- GIVEN EXERCISE
Recast the records as a two-column CSV with the headers question_text and answer_text, one row per record, each value in a single quoted field with line breaks replaced by spaces. Begin at the line that has "Which, between the" and go through the end of the records.
#### GIVEN INFORMATION
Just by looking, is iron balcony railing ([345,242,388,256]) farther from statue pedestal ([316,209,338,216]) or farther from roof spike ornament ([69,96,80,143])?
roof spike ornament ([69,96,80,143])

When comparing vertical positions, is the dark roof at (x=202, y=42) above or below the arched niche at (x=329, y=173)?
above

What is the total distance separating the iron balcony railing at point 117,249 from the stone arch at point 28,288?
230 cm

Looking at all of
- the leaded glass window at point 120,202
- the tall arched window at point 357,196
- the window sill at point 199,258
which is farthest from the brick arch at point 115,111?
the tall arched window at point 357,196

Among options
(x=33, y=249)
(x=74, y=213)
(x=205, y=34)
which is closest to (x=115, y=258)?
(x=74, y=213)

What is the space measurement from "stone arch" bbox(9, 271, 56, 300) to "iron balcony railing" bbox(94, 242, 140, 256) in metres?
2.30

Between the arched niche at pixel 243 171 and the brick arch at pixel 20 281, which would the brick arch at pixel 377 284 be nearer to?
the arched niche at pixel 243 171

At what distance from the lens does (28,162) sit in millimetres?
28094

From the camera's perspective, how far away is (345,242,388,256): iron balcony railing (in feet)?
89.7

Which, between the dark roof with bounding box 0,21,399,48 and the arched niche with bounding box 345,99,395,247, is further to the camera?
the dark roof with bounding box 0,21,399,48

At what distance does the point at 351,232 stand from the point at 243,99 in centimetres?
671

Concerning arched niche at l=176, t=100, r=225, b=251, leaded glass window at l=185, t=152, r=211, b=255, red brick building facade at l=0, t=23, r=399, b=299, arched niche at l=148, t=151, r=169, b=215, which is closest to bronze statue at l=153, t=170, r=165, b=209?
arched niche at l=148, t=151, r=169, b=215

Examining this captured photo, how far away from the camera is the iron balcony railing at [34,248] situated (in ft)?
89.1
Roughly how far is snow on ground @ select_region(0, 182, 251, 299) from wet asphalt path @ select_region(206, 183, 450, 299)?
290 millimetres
########
- SOLVED PROBLEM
question_text,answer_text
"Which, between the dark roof with bounding box 0,21,399,48 and the arched niche with bounding box 345,99,395,247, is further to the camera?","the dark roof with bounding box 0,21,399,48"
"At what distance does the point at 351,232 stand from the point at 243,99 in centimetres?","671"
"Concerning arched niche at l=176, t=100, r=225, b=251, leaded glass window at l=185, t=152, r=211, b=255, red brick building facade at l=0, t=23, r=399, b=299, arched niche at l=148, t=151, r=169, b=215, which is closest to bronze statue at l=153, t=170, r=165, b=209?","arched niche at l=148, t=151, r=169, b=215"
"Examining this captured photo, how far away from the camera is the iron balcony railing at [34,248] situated (in ft)?","89.1"
"Roughly how far is snow on ground @ select_region(0, 182, 251, 299) from wet asphalt path @ select_region(206, 183, 450, 299)?","290 millimetres"